Confesión
de vida triste
Aprovechando
la lucidez momentánea de la loca Betulia
Por
Tito Mejía Sarmiento
Betulia me dice que tiene 40
años de edad y yo le creo en esta ocasión, porque me está hablando con el
amable toque de la cordura y no con el
desparpajo de la insania que porta casi todos los días, en una esquina del
paseo Bolívar con la carrera 43, en la caribeña ciudad de Barranquilla, donde
suele frecuentar el resto de su tiempo, si es que a eso se le puede llamar así.
Betulia o simplemente Betu,
como se le conoce por esos lares, es una mujer demasiado hermosa: ojos
inmensamente marinos, piel canela que guarda el sol para la lluvia del mañana, cuerpo apropiado, como
diría un poeta para eternizar el amor. Su abultado cabello negro aparentemente bien
cuidado llega a hacerle juego con el largo
vestido rojo que luce hace más de un mes y que según ella, solamente piensa cambiárselo por otro de color verde
oliva, la próxima semana.
Le digo que me hable de su
pasado y, llevándose levemente su mano derecha a la boca, me manifiesta con
enorme voluntad que fue abusada sexualmente por su propio padrastro, un Viernes
Santo a las 12 del mediodía, cuando ella tenía 10 años en su natal Fundación, en
el departamento del Magdalena.
Unas lágrimas ruedan por sus
mejillas, aprieta sus labios, mira para todos los lados, balbucea por momentos
cuando continúa diciendo que “un
salvaje se aprovechó de mí cuando estaba sola en la casa porque mi mamá
había salido para Aracataca a dar un pésame por la muerte de un familiar. Fue
algo horrible y decidí irme para siempre de mi casa, sin avisarle a nadie, como
aquella ave que un día emprendió su vuelo para nunca más volver a su
nido, movida por el temor de ser víctima de otras aves rapaces con los
consabidos acosos y abusos sexuales”.
Noto
que su mirada carga soledades y el ceño
de su rostro de proverbial belleza se frunce, cuando un transeúnte intenta
galantearla lanzándole un beso al aire, y que ella esquiva en el acto con el
temor infundado de la misma mujer que entró en un cuadro de depresión hace más
de tres décadas, mientras la luna llena de Barranquilla, esa luna chiquitín, chiquitica, morenín, morenita como dice el inolvidable
verso de Esther Forero, parece conocerle
todos sus secretos y le debilita por
instantes todos sus devaneos a las 8 en
punto de la noche de aquel sábado 21 de
octubre de 2017.
En un descuido de la
conversación, Betulia, cuyos apellidos no recuerda con exactitud, se agacha
para extraer de una caneca de la basura, una lata abierta de sardinas, (luego
me daría cuenta que tenía fecha de vencimiento caducada), para comerse lo que
resta de ella.
Le digo que quiero ayudarla,
recuperar parte de su pasado, y le prometo llevarla a un centro psiquiátrico,
pero me suelta una risotada con estentóreos gritos que albergan el silencio de la noche
que avanza desesperadamente hacia las perennes sombras: “¿Para qué me quiere llevar a
esa cosa? ¿Usted me cree loca, señor?”, riposta con vehemencia.
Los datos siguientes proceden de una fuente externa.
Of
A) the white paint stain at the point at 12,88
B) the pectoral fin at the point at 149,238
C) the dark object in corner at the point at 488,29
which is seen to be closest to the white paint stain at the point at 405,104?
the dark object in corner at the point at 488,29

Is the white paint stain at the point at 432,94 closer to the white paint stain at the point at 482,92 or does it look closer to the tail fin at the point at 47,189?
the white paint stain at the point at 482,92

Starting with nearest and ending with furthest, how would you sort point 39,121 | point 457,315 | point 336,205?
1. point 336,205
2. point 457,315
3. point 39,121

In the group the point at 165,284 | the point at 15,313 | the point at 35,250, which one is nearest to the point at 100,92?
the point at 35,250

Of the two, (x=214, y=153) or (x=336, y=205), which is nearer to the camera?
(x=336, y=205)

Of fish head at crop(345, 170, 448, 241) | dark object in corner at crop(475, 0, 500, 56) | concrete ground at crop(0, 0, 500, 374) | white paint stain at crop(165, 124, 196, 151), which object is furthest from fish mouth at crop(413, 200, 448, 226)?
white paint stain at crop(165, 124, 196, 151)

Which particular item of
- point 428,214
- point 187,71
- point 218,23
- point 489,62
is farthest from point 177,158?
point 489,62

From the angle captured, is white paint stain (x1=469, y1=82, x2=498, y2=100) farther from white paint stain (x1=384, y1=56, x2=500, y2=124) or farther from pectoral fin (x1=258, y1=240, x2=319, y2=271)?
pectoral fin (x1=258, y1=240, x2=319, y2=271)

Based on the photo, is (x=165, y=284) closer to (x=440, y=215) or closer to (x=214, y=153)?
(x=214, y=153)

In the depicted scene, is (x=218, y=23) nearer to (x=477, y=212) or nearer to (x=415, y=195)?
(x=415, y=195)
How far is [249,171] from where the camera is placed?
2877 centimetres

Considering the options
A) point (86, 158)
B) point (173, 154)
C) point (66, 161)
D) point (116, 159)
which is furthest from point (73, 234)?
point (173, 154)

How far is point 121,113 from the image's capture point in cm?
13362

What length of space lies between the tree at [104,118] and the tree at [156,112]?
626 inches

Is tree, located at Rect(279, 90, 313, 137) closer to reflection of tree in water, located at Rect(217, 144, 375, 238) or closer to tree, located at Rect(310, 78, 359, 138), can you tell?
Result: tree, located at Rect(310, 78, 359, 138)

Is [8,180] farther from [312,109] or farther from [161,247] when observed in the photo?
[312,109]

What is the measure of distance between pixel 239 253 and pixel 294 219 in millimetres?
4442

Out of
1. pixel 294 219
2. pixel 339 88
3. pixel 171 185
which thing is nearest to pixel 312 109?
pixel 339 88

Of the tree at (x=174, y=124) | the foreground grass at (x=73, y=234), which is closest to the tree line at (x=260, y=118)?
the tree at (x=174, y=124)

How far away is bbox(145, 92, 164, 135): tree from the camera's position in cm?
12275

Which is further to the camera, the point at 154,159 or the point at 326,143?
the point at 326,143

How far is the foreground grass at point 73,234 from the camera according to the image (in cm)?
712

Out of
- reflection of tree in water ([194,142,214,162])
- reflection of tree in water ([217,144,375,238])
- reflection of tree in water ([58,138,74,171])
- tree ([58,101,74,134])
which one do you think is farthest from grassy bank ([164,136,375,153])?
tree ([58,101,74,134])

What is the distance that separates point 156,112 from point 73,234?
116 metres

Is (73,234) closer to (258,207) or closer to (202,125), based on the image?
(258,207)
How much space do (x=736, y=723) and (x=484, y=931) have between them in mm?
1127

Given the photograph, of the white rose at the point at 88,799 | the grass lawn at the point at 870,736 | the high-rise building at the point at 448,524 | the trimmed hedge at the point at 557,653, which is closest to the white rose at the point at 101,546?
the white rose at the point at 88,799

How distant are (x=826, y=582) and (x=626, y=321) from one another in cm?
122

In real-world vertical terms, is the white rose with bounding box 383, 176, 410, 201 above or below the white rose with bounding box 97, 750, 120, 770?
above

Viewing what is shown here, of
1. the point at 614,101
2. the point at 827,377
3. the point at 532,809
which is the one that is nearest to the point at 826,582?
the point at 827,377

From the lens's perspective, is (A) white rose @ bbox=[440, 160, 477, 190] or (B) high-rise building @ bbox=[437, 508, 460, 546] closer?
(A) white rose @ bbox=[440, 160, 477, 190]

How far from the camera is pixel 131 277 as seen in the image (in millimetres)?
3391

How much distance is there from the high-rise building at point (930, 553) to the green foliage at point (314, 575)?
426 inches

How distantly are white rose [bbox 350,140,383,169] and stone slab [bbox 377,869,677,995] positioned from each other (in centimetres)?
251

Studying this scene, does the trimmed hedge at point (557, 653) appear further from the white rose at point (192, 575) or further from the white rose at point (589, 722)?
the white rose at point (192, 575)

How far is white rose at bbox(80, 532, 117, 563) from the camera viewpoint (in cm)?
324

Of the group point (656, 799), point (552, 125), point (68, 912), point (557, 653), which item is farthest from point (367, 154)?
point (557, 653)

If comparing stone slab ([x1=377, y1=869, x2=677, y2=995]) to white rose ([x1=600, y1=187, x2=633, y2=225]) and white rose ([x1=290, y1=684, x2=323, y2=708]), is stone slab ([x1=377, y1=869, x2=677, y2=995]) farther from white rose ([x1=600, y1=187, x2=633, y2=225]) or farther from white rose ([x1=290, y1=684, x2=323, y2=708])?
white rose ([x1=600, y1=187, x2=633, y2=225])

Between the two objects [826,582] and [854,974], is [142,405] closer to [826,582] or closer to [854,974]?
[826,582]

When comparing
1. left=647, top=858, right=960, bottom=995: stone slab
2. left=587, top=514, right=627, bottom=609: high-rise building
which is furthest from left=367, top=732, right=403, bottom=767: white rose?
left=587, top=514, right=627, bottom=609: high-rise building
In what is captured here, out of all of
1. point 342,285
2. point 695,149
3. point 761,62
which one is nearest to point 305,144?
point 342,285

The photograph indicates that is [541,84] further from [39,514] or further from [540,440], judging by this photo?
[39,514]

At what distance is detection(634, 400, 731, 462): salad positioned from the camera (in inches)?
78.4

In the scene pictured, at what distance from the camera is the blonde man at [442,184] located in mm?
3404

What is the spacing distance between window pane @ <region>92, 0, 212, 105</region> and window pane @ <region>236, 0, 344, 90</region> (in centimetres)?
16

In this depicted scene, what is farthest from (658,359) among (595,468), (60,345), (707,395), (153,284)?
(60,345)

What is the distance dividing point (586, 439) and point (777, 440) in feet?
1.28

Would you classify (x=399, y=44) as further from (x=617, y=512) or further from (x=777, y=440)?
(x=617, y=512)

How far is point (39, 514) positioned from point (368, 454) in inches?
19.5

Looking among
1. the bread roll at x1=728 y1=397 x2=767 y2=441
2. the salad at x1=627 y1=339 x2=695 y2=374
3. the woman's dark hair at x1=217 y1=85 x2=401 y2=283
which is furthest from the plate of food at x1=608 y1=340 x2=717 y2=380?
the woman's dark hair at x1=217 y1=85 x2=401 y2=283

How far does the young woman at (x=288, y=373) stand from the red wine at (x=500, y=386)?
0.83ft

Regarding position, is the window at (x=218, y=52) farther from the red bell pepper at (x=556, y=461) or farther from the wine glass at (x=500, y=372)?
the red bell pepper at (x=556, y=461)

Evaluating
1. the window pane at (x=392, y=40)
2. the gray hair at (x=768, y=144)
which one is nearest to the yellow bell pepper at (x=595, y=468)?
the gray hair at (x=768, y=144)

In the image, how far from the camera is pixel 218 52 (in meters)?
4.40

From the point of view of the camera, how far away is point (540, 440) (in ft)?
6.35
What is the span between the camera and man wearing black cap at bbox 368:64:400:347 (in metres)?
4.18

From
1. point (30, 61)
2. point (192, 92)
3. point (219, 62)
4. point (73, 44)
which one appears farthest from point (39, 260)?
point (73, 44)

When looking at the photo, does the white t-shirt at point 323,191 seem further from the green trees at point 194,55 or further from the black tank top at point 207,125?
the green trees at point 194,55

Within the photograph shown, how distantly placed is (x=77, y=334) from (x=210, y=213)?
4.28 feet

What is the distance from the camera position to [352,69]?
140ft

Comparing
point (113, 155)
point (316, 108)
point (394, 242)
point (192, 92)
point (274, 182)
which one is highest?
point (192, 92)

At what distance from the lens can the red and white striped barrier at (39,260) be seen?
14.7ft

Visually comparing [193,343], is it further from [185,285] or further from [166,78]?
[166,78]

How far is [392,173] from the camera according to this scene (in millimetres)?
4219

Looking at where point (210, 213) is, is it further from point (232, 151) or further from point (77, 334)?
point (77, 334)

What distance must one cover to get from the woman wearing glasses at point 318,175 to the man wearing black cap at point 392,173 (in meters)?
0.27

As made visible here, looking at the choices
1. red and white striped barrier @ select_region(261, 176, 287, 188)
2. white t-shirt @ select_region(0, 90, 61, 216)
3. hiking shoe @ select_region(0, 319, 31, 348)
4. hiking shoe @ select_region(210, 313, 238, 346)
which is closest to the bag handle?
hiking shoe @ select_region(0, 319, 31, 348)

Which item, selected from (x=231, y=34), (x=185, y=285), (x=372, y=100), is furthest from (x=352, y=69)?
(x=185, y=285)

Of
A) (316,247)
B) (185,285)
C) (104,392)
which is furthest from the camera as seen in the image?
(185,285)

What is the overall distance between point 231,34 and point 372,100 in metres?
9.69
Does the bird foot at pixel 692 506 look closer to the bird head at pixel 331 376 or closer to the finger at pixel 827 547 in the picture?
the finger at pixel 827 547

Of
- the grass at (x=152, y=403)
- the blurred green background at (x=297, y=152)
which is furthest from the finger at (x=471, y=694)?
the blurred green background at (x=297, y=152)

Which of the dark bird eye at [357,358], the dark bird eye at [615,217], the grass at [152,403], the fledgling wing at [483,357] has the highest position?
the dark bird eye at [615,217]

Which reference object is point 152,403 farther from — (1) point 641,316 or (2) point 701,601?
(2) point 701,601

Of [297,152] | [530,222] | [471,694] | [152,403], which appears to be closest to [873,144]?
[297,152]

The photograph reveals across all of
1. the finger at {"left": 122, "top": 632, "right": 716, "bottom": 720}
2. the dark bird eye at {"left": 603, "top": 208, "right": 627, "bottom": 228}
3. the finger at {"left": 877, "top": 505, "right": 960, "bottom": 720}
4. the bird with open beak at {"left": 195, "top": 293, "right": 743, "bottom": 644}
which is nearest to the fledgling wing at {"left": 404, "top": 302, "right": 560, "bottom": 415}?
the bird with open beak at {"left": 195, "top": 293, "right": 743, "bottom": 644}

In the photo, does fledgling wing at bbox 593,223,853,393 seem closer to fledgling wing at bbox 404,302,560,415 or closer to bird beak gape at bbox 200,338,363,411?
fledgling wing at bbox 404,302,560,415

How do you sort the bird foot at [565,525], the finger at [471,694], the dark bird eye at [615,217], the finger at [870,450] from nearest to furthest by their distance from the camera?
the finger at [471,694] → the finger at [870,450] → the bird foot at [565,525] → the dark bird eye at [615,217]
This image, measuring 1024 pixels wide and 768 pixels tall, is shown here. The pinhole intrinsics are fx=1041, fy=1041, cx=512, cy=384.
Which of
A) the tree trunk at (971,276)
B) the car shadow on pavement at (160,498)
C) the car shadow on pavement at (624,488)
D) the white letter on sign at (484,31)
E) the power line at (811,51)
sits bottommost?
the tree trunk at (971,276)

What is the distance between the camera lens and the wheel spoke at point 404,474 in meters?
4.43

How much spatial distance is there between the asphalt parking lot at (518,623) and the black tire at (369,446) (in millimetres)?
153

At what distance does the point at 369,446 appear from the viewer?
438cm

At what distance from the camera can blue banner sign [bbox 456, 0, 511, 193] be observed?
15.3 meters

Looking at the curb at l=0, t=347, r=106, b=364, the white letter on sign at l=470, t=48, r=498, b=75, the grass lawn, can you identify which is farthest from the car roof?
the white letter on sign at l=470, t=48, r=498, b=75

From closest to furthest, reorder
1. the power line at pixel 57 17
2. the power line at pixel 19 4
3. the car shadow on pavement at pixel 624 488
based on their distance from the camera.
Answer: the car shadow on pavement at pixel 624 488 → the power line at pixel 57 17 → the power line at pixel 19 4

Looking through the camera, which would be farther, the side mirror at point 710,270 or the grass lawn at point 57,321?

Dejo pasar unos diez minutos,
mientras se pasea en derredor de sí
misma, obnubilada, como si sus pies descalzos no encontraran ningún pavimento de apoyo e intenta hablarme más fuerte para acariciar quizás en una especie de fantasía despierta,
chispazos pretéritos.
Luego, me dice repetidas veces
en unos fugaces segundos de lucidez, que me espera mañana a la misma hora, en
el mismo lugar de siempre.
Así lo hice, pero Betulia no
acudió a la cita. Comencé desesperado a
indagar por ella, pero nadie daba razón. Hoy, 11 días después, pregunto por Betulia,
la muchacha que se maquilla por las noches, que dice soñar despierta, que vaga sin rumbo fijo con un trastorno mental no
progresivo, y que en su constante trasegar
por la vida lleva imbricada en su
alma la figura horripilante de su
padrastro.
Desde
entonces, acudo todas las noches a la esquina del Paseo Bolívar con la carrera
43 de Barranquilla, con la esperanza de verla nuevamente para intentar
rehabilitarla con la ayuda de especialistas particulares y para que no siga
siendo una mujer más, como dice el
colega Miguel Ángel Rojas Arias, abandonada, ignorada, vilipendiada por la
sociedad estatal como si fuera una
especie silvestre, que no necesita más apoyo que el sol y la lluvia.